Muhalefet ve Erdoğan’ın Partisi Arasında Sıkı Bir Yarış Devam Ediyor

Muhalefet ve Erdoğan’ın Partisi Arasında Sıkı Bir Yarış Devam Ediyor

Ümraniye’deki Alemdağ Caddesi, canlı tezgahları, tanıdık sesleri ve dinamik kalabalıklarıyla tipik bir alışveriş caddesinin özünü mükemmel bir şekilde yansıtıyor. Benzer şekilde, 31 Mart yerel seçimleri için kampanya müziğini yansıtan logoları taşıyan, çeşitli büyüklüklerde siyasi parti çadırları belirmiştir. Cumhurbaşkanı Recep Tayyip Erdoğan’ın dev posterleri, İstanbul’un çeşitli ilçelerinde CHP lideri Ekrem İmamoğlu’nun yerel adaylarıyla birlikte durur. Ana muhalefet partisi de şehrin çeşitli bölgelerinde kendi adaylarını sahneye koymuştur.
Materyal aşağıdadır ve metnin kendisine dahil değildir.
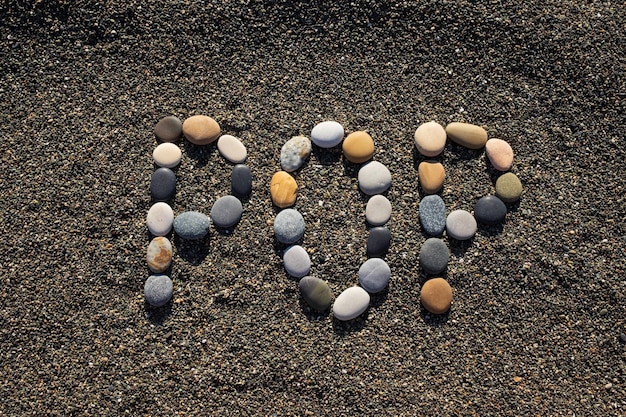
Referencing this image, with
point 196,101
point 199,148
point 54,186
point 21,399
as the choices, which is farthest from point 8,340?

Ancak atmosfer ağırdır. İnsanların gözlerinde bir yorgunluk hissedilir. Yazar ve gazeteci Bekir Ağırdır, bunu “seçmenlerin yorgunluğu” olarak adlandırdı, günlük endişeler ve zorluklar üzerine biriken oylar nedeniyle. 2011’den bu yana, Türkler neredeyse her yıl oy kullandılar ve gerçekten bir şeyin değişmediğini gördüler. Yaşam maliyetinin artması, insanların tabaklarındaki yiyecek miktarını azaltıyor ve hanelerin refahını tehlikeye atıyor. “Günlük yaşamın gerçek sorunları ile resmi gündem arasındaki fark her geçen gün artıyor,” diyen bu anket uzmanı, sanki “hükümetin toplumu siyaset dışılaştırmaya ittiği” gibi ekledi.

Ayrıca iktidardakiler arasında artan otoritarizm var. 7 Mart’ta, CHP’ye yakın olduğunu iddia eden bir yayın yapan bir yaya, Sirinevler’deki Avrupa yakasında, bir YouTuber ile yapılan bir röportajda başkanı eleştirdikten sonra sokağın ortasında gözaltına alındı. Sivil polis tarafından alınıp, “nefreti körüklüyor” suçuyla suçlandı. Kasımpaşa’da, Erdoğan’ın doğum yeri, AKP militanları CHP’nin seçim karargahına baskın yaptı. 17 Mart’ta, Konya’da devlet başkanının düzenlediği miting sırasında, hükümetin eğitim politikasını eleştiren birkaç düzine kişi gözaltına alındı.

Bu nedenle, yaya kaldırımlarında yabancı gazetecilere nadiren, hatta hiç içini dökmezler. İsimlerini zorla sessizce fısıldarlar. “Rakip partiler, hükümet koalisyonunun önümüzdeki genel ve cumhurbaşkanlığı seçimlerine (2028’de) kadar hakimiyetini koruyacağını kabul etmiş gibi görünüyor,” diye ekledi Ağırdır. “Hükümetin ekonomik durumu nedeniyle iktidardaki bloktaki seçmenler de coşkularını göstermekte isteksizler.”

İstanbul’da, İmamoğlu gece gündüz kampanya yürütüyor. Haziran 2019’da, AKP’nin isteği üzerine ilk oyunun iptal edilmesinin ardından ikinci kez düzenlenen bir oylamada gözlemcileri şaşırtarak kazandı. Yüksek Seçim Kurulu’nun hile iddiasını gerekçe göstererek iptal etmesine ikna olmuştu. Bu bir hata olduğu kanıtlandı. CHP adayı, ikinci oylamada 13.500 oylardan, Cumhurbaşkanı ve partisinin, o zamanlar 25 yıldır şehrin mutlak hakimi olan 800.000’den fazla bir farkla tarihi bir yenilgiye uğrattı.